Let’s hear it for the Danish (nu pun intended).
But wait, before you, give in to the lure of a box of gooey Danish pastries, consider this: The study of nearly 3,000 men
and women who were followed for more than 12 years found the ideal thigh measurement was in the neighborhood of 60 centimeters, about 24 inches. That’s not exactly “rotund,” folks.
A number of studies have linked cardiovascular risk to obesity, measured by either body-mass index (BMI, a ratio of weight to height) or waist circumference. "This is the first time that someone has related thigh size to pathology," said study author Berit L. Heitmann, a professor of nutritional epidemiology at the university’s Institute for Dietary Studies.
The increased death risk for people with thin thighs "was found independent of abdominal and general obesity, lifestyle, and cardiovascular risk factors such as blood pressure and lipids," the researchers wrote.
Dr. Vivian Fonseca, chief of endocrinology at Scott & White Memorial Clinic in Temple, Texas, said: "It seems odd as to why a thin thigh may predict heart disease. However, it could represent that fat and muscle is not being deposited in the right place where it is needed, and certainly we know that fat in the wrong places, such as skeletal muscle and liver and pancreas, is associated with diabetes and may increase mortality.
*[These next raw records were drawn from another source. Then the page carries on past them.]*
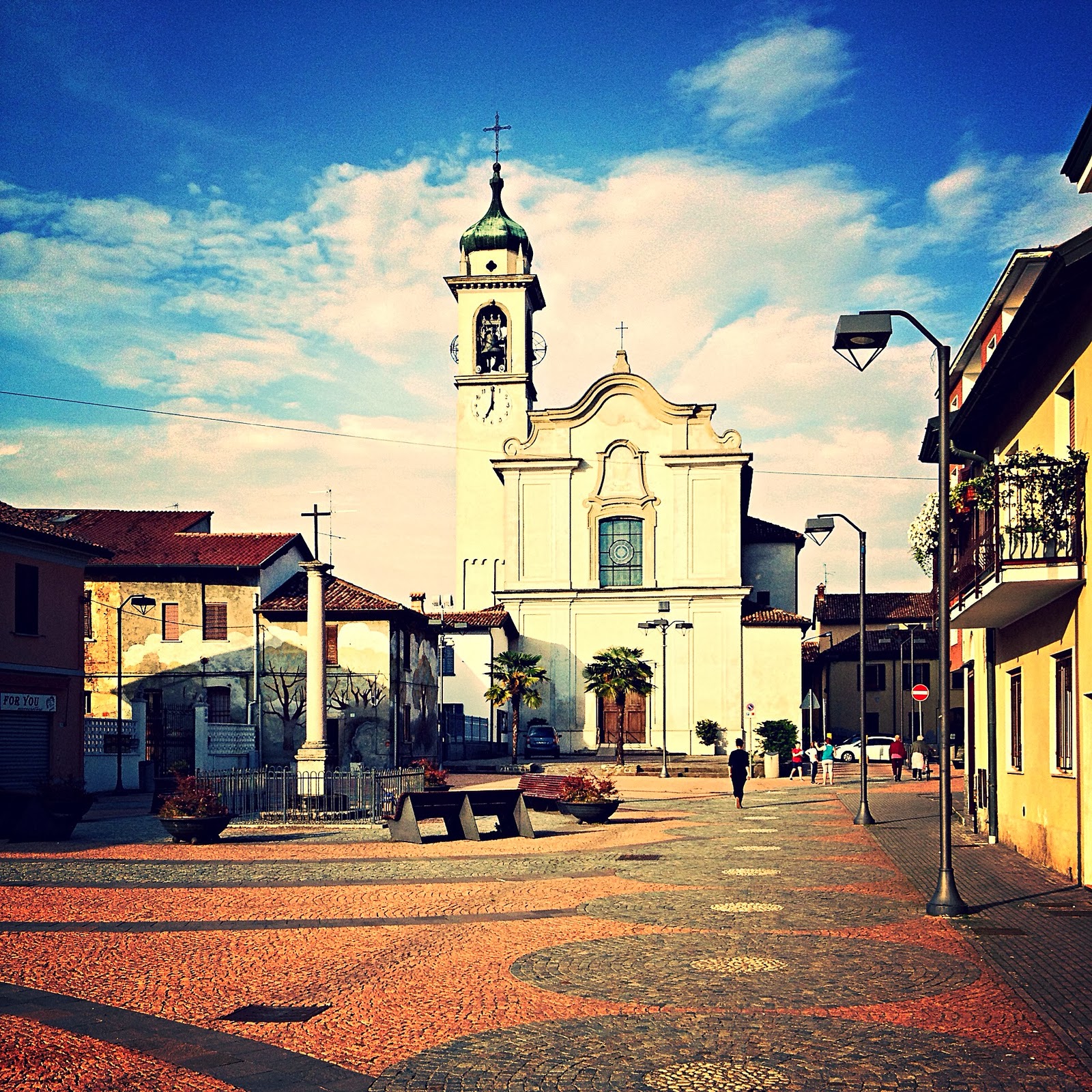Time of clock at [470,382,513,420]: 7:00
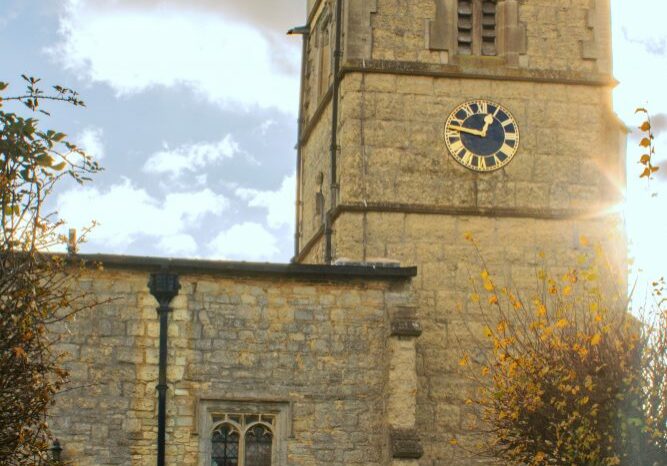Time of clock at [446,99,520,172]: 12:46
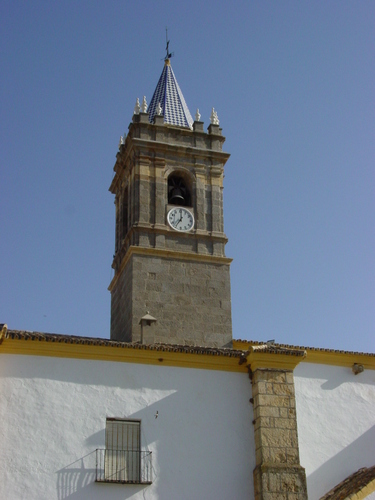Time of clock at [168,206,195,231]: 7:00
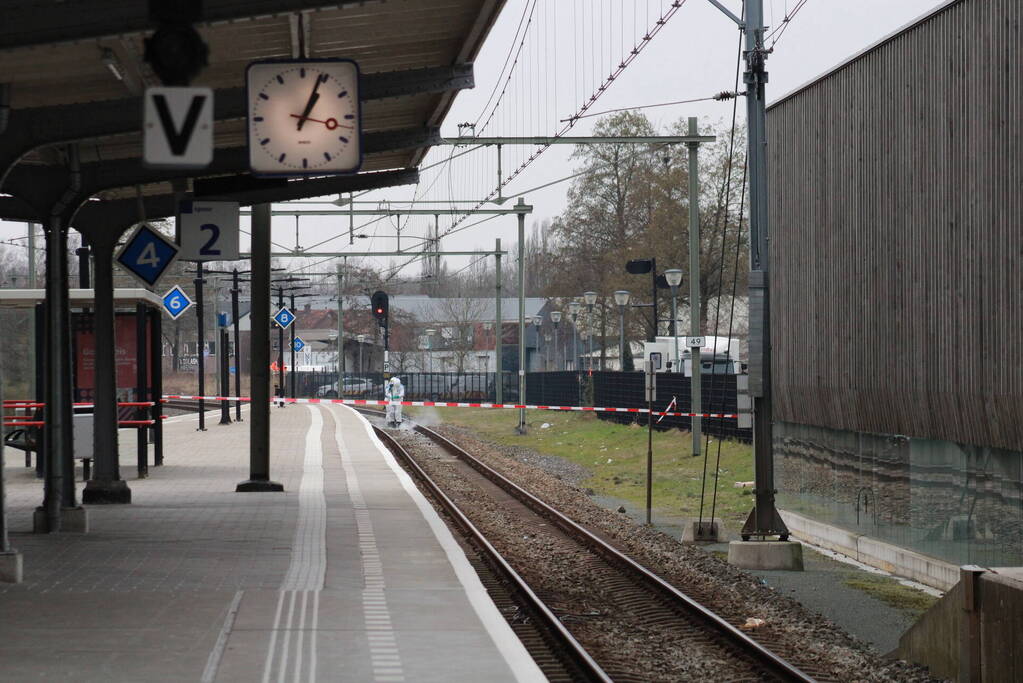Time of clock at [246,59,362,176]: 1:03
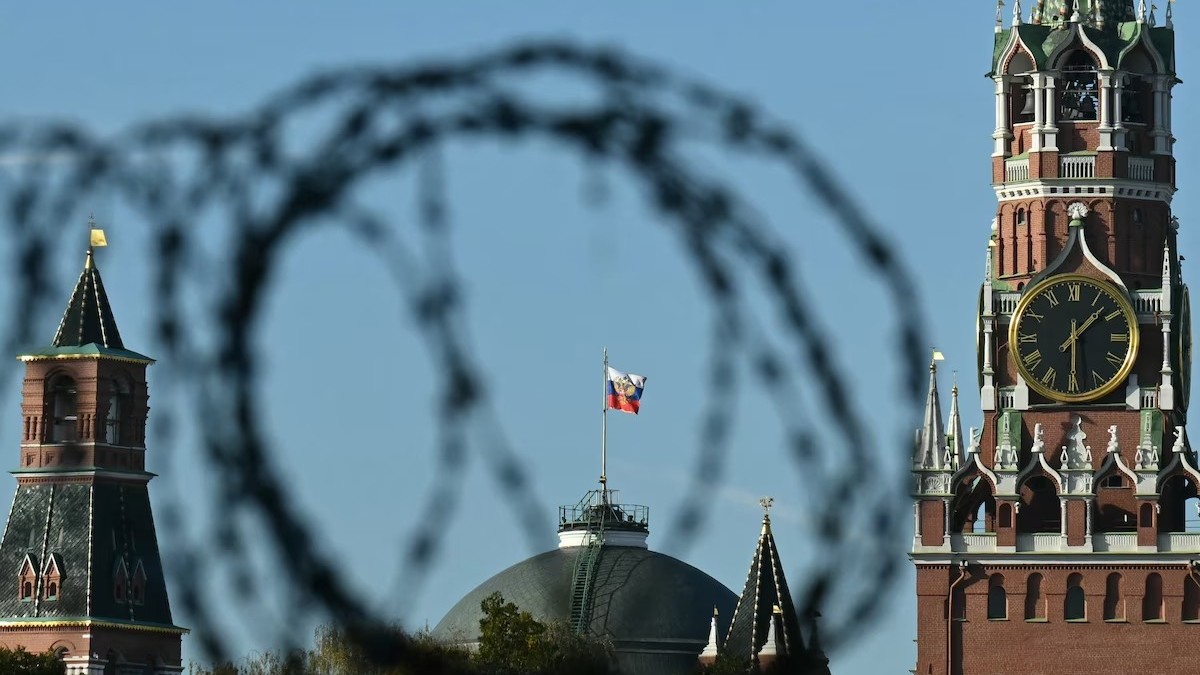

So the problem here may not be with the thin thighs, but where else the bulk is going."
The study authors offered their own theory: Thin thighs might suggest a lack of muscle mass, which can lead to insulin sensitivity and heart disease.
"Is this association plausible?" asked an accompanying editorial by Dr. Ian A. Scott, director of internal medicine and clinical epidemiology at Princess Alexandra Hospital in Brisbane, Australia. His answer: Maybe.
Given the relatively small number of people in the study and a somewhat weak relationship between thigh size and cardiovascular risk, "it seems unlikely that thigh circumference will be clinically useful," Scott wrote. "More research is needed to see whether measuring thigh circumference with a tape measure adds anything more to our clinical management than eliciting risk factors from the history, examining the cardiovascular system and measuring serum lipids."
"What would be useful would be studies showing that changing thigh size improves health," Heitmann said. She said she does not plan to do such a study, but will continue to analyze data from the original group.
More research is needed before the finding is put to medical use, Heitmann acknowledged. "If it is shown by other studies that this is not just chance but that there is a clinical relationship, this would be a good marker for increased risk over the next 10 to 12 years," she said.
"After correction for other variables, the relationship is actually very weak," Fonseca noted. "There are much better ways to predict risk, and I would not recommend that we start measuring thighs in clinic."